Microsoft promotes Ballmer
Gates to give up management duties to focus on strategies
NEW YORK (CNNfn) - Microsoft Chairman Bill Gates handed day-to-day management of the software company Thursday to his right-hand man, Steve Ballmer, as part of a corporate reshuffling that will allow Gates to focus on long-term strategies.|
Gates, who had been chief executive officer since the company was founded 25 years ago, will retain his post as chairman and add a new title as chief software architect.
Ballmer, 43, who was promoted to president in July of 1998, will add the title of chief executive officer. The Harvard University graduate joined the Redmond, Wash.-based company in 1980.
"This is an exciting evolution for me," Gates said during a press conference, "and a very good transition for the company."

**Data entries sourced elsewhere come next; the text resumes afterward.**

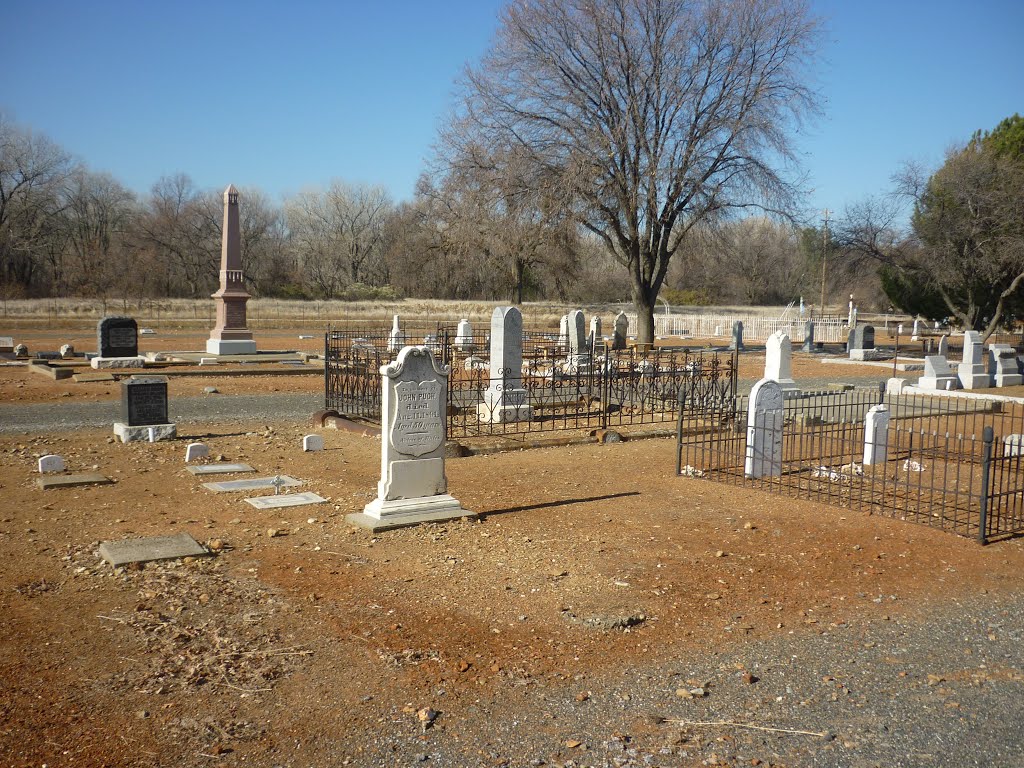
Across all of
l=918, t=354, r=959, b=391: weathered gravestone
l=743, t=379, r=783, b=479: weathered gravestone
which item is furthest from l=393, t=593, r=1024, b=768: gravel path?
l=918, t=354, r=959, b=391: weathered gravestone

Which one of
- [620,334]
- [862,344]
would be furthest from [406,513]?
[862,344]

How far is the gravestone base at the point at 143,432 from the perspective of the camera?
1238 centimetres

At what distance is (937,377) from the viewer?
69.2ft

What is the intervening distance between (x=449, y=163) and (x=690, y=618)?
92.6ft

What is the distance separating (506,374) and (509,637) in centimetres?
999

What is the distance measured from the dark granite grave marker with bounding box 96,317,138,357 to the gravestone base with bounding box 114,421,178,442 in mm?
11882

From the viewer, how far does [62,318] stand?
45.7 meters

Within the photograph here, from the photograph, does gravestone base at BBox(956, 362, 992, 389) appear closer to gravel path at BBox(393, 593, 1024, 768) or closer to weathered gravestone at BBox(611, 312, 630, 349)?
weathered gravestone at BBox(611, 312, 630, 349)

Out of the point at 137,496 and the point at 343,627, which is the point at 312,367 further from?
the point at 343,627

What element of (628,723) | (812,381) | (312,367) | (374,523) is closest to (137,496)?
(374,523)

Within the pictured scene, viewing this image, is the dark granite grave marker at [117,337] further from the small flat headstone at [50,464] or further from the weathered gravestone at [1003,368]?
the weathered gravestone at [1003,368]

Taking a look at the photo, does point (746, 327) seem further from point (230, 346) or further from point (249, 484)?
point (249, 484)

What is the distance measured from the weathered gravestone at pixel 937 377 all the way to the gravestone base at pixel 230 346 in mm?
19413

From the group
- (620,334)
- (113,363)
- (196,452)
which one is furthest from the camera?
(620,334)
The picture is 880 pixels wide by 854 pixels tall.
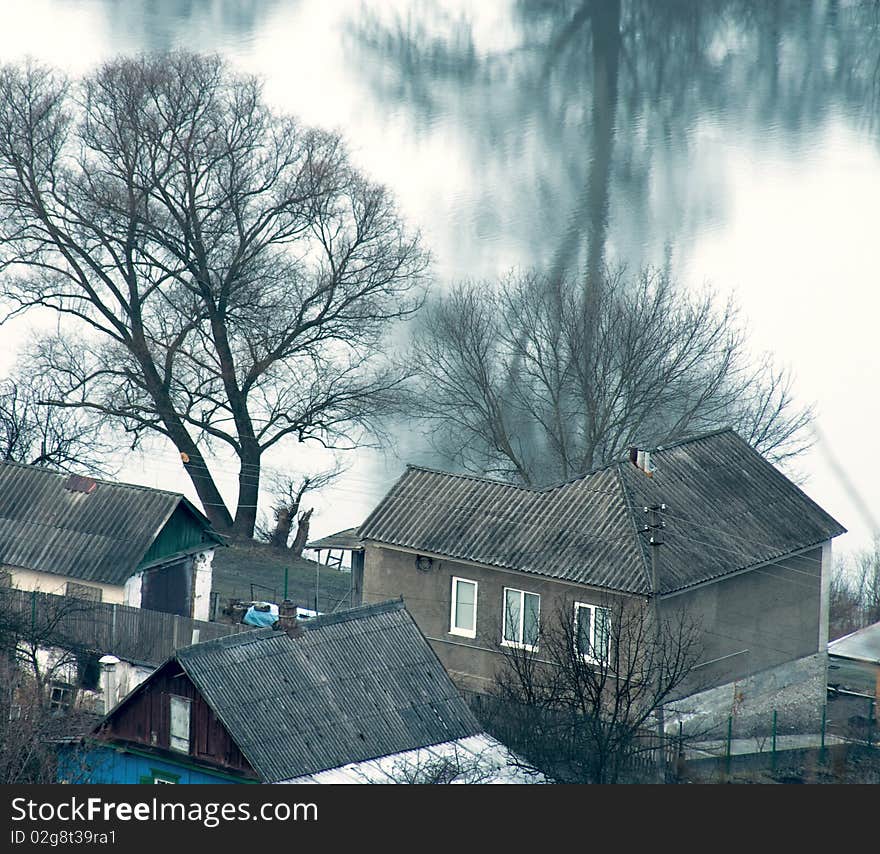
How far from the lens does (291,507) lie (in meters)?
28.3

Ballmer, speaking with Stuart Varney on CNNfn, said the move is "absolutely not in any way" related to the government's anti-trust action against Microsoft.

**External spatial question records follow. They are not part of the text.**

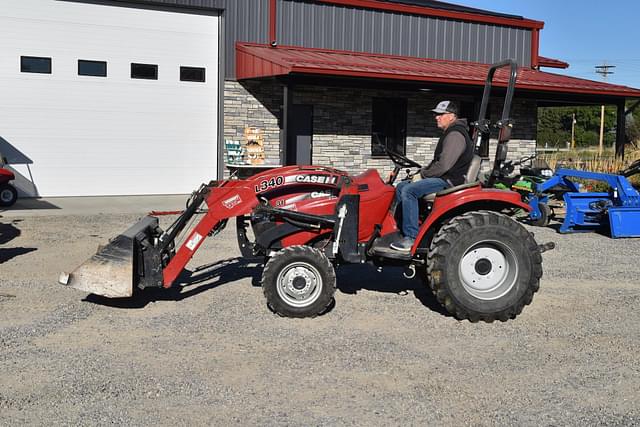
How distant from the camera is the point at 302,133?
19.0 meters

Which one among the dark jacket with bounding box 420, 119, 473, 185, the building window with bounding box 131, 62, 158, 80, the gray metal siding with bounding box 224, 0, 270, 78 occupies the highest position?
the gray metal siding with bounding box 224, 0, 270, 78

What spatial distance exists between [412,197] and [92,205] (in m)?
10.3

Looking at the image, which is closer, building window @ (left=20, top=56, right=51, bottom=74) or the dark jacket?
the dark jacket

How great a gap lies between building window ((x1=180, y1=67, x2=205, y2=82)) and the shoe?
1242cm

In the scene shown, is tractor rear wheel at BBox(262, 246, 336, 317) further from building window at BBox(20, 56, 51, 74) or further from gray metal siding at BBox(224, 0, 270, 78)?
gray metal siding at BBox(224, 0, 270, 78)

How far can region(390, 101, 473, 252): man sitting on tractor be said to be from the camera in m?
6.59

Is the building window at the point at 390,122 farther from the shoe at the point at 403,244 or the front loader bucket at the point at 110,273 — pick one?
the front loader bucket at the point at 110,273

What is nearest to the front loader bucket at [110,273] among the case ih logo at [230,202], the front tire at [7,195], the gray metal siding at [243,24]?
the case ih logo at [230,202]

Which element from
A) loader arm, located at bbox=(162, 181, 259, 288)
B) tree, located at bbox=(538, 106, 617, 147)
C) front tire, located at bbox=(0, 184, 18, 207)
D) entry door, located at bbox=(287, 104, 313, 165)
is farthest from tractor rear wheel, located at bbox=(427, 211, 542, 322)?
tree, located at bbox=(538, 106, 617, 147)

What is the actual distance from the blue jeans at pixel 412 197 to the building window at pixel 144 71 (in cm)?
1218

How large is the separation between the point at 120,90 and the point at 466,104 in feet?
31.9

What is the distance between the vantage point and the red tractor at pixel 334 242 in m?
6.32

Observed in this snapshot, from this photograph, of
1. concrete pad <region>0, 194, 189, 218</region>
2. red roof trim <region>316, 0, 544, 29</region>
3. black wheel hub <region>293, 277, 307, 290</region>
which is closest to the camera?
black wheel hub <region>293, 277, 307, 290</region>

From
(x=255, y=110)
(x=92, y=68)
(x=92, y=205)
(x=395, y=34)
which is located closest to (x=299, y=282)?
(x=92, y=205)
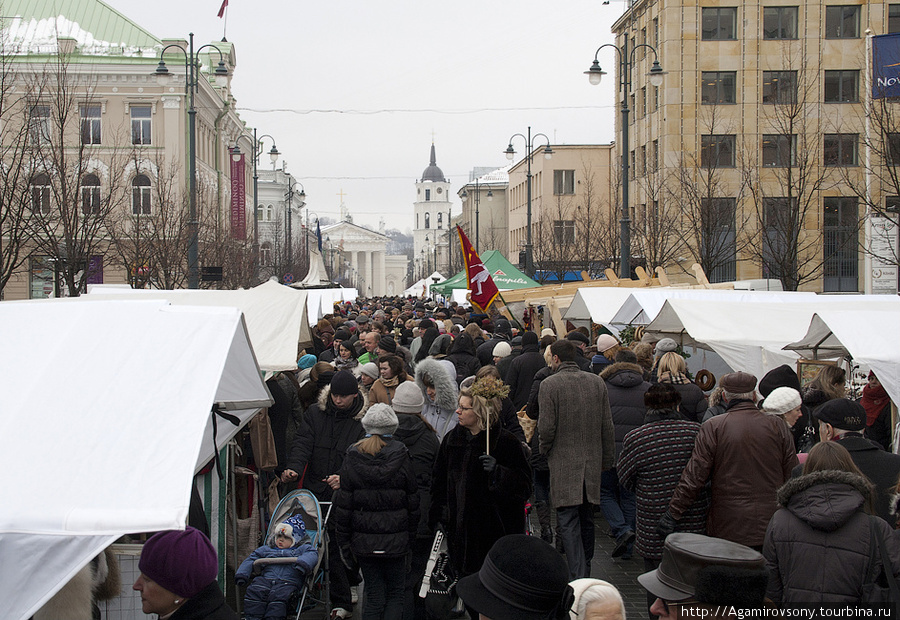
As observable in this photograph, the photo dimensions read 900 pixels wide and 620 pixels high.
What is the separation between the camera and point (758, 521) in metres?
6.21

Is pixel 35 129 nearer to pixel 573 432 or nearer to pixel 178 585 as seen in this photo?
pixel 573 432

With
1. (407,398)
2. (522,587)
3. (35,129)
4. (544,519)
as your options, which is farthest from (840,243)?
(522,587)

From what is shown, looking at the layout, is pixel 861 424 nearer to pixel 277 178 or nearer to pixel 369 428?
pixel 369 428

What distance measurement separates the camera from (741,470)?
6223mm

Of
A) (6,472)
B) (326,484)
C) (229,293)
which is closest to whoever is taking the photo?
(6,472)

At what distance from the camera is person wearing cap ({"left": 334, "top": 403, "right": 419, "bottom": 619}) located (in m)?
6.32

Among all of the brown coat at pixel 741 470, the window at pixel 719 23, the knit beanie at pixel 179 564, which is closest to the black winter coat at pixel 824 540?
the brown coat at pixel 741 470

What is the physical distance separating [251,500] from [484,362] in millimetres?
5947

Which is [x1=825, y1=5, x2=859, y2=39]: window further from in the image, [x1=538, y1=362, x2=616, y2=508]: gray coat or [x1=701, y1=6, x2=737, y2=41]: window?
[x1=538, y1=362, x2=616, y2=508]: gray coat

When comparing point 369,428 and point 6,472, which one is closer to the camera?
point 6,472

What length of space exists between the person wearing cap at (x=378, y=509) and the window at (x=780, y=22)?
42910 mm

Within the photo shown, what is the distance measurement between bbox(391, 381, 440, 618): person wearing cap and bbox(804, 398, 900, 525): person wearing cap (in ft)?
8.79

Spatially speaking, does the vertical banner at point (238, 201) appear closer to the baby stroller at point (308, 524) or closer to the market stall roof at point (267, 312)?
the market stall roof at point (267, 312)

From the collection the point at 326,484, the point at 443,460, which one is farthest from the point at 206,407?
the point at 326,484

"We have an incredible opportunity...to revolutionize the Internet user experience," Ballmer said. "We need to deliver our next generation services platform in order to do that. And we need Bill Gates 100 percent focused on helping architect that."
As far as Gates' role in any settlement discussions with the government, Ballmer said he and his management team would handle the settlement strategy—quickly adding that "Bill, of course, is a key member of that team."
The announcement came one day after government sources confirmed that Justice Department lawyers have proposed splitting Microsoft Corp. as a remedy for the company's allegedly anti-competitive behavior.
Speaking to reporters at a news conference from Microsoft's headquarters in Redmond, Wash., Ballmer blasted reports of a possible break-up, saying it would be "reckless and irresponsible" for the government to split Microsoft into smaller companies.
The proposal was floated over the weekend at a secret meeting of officials from the U.S. government and 19 states that have sued Microsoft. Ballmer told Varney that a break-up of the company would disrupt the future plans for the company.
Steve Ballmer and Bill Gates at press conference
"It would inevitably and...indelibly cause the strategy to be less important, less useful and less valuable to consumers," he said.
A Justice Department spokeswoman declined to comment on the case, saying "the Department is committed to seeking a remedy that will solve the serious competitive problems reflected in the court's findings by promoting innovation and consumer choice."
"A Personal Decision"
News of a Microsoft press conference fueled speculation of some kind of settlement talks.
"It is a great pleasure for me to announce that Steve Ballmer -- my long-term partner in building Microsoft and a great business leader -- is being named CEO," Gates said in a statement. "I'm returning to what I love most -- focusing on technologies for the future," Gates said. "This was a personal decision, one I have discussed with Steve and our board of directors for some time."
Liam Dalton, chief executive officer of Axiom Capital Management, a private portfolio management firm, said the move shows investors that Microsoft is preparing for whatever happens next.
"The message to the community is, 'we know that we are under a lot of pressure and we're preparing ourselves for whatever the eventuality is,' " he said.
Dalton called Microsoft "the kingpin in the highest margin business in the world" and said it was unlikely the company's stock would be greatly damaged by the government.
"It's a core holding in every technology portfolio, in my opinion, in whatever form it ends up in," Dalton said.
Ballmer will become a member of the Microsoft board of directors, effective Jan. 27.
Ballmer earned his degree in applied math and economics at Harvard University and later worked at Procter & Gamble (PG) as an assistant product manager, according to a company biography. He joined Microsoft in 1980 as assistant to the president and held a number of positions with the company. Among these was executive vice president of sales and support, where Ballmer drove all activities related to Microsoft's sales support and marketing.
In November, U.S. District Court Judge Thomas Penfield Jackson agreed with federal prosecutors in a preliminary finding that Microsoft stifled innovation in the computer industry. Prosecutors have charged the company used its dominant position in operating systems to coerce PC makers to use its software, especially its Internet browser.
A final ruling in the case is due next month.
Microsoft (MSFT) shares rose 2 to 107-13/16 at the 4 p.m. New York close. In after-hours trade, the stock slipped back to 107.